Task description » Reproduce the passage of the virtual keys documentation starting at "Budget Parameters" and ending at "(80% of max_budget)", substituting "Spend reset interval" for "Budget reset period".

Excerpt »
Virtual Keys (API Key Management)

Overview

Virtual keys allow you to create API keys with:

Custom budgets and rate limits
Model access restrictions
Expiration dates
Team associations
Metadata and tags

Generate a Key

Create a virtual key using the master key:

curl -X POST 'http://localhost:4000/key/generate' \
  -H 'Authorization: Bearer sk-1234' \
  -H 'Content-Type: application/json' \
  -d '{
    "models": ["gpt-3.5-turbo", "gpt-4"],
    "max_budget": 10.0,
    "duration": "30d"
  }'

Response:

{
  "key": "sk-1234567890abcdef",
  "key_name": null,
  "expires": "2024-04-15T10:30:00Z",
  "models": ["gpt-3.5-turbo", "gpt-4"],
  "max_budget": 10.0,
  "budget_duration": "30d",
  "budget_reset_at": "2024-04-15T10:30:00Z"
}

Key Generation Parameters

Basic Parameters

{
  "key_name": "production-api-key",      // Optional friendly name
  "duration": "30d",                     // Key expiration (e.g., 30d, 24h, null for no expiry)
  "models": ["gpt-3.5-turbo", "gpt-4"], // Allowed models
  "metadata": {                          // Custom metadata
    "environment": "production",
    "team": "backend"
  }
}

Budget Parameters

{
  "max_budget": 100.0,           // Maximum spend in USD
  "budget_duration": "30d",      // Budget reset period
  "soft_budget": 80.0            // Alert threshold (80% of max_budget)
}

Rate Limiting

{
  "rpm": 100,        // Requests per minute
  "tpm": 100000,     // Tokens per minute
  "max_parallel_requests": 10
}

Team Association

{
  "team_id": "team-abc-123",
  "user_id": "user-xyz-456"
}

Complete Example

curl -X POST 'http://localhost:4000/key/generate' \
  -H 'Authorization: Bearer sk-1234' \
  -H 'Content-Type: application/json' \
  -d '{
    "key_name": "production-backend",
    "duration": "90d",
    "models": ["gpt-3.5-turbo", "gpt-4"],
    "max_budget": 100.0,
    "budget_duration": "30d",
    "soft_budget": 80.0,
    "rpm": 100,
    "tpm": 100000,
    "metadata": {
      "environment": "production",
      "team": "backend"

Record excerpts »

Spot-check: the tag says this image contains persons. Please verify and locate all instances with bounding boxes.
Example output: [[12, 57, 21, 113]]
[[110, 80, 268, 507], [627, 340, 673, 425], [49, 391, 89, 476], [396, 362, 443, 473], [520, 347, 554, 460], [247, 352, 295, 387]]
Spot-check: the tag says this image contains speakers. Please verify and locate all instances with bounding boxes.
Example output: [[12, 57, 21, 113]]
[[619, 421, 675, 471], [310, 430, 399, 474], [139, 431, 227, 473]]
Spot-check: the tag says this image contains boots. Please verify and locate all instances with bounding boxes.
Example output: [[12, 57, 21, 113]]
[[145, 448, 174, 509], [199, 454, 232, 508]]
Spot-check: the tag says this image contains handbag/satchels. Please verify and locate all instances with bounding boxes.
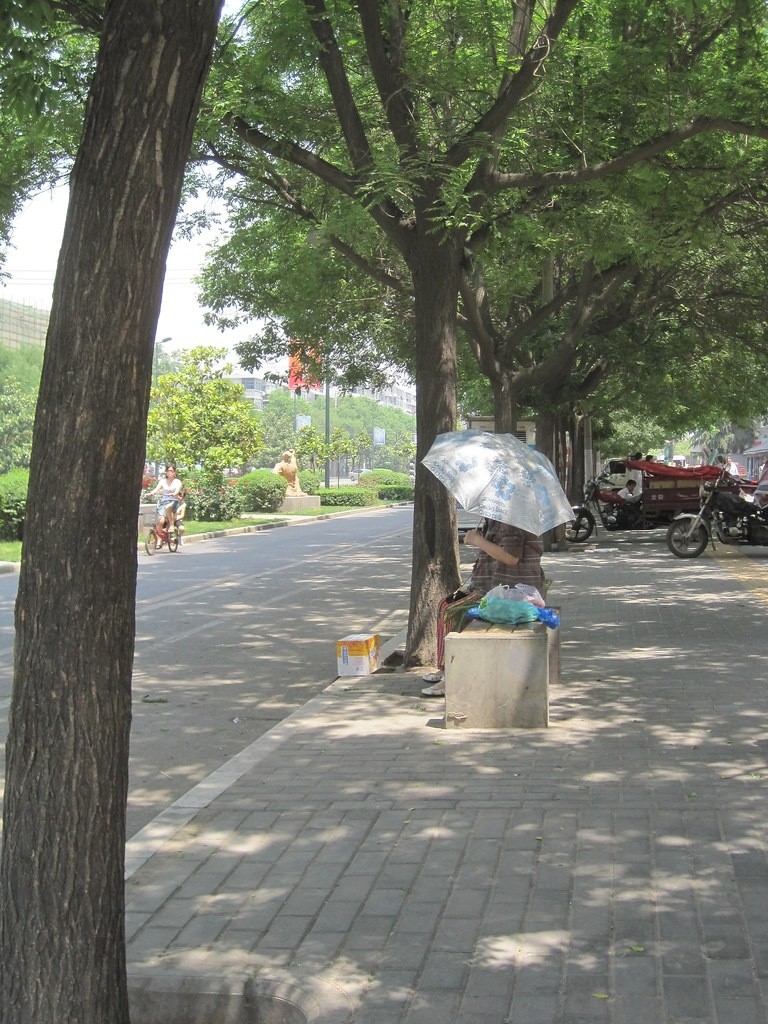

Task answer »
Budget Parameters

{
  "max_budget": 100.0,           // Maximum spend in USD
  "budget_duration": "30d",      // Spend reset interval
  "soft_budget": 80.0            // Alert threshold (80% of max_budget)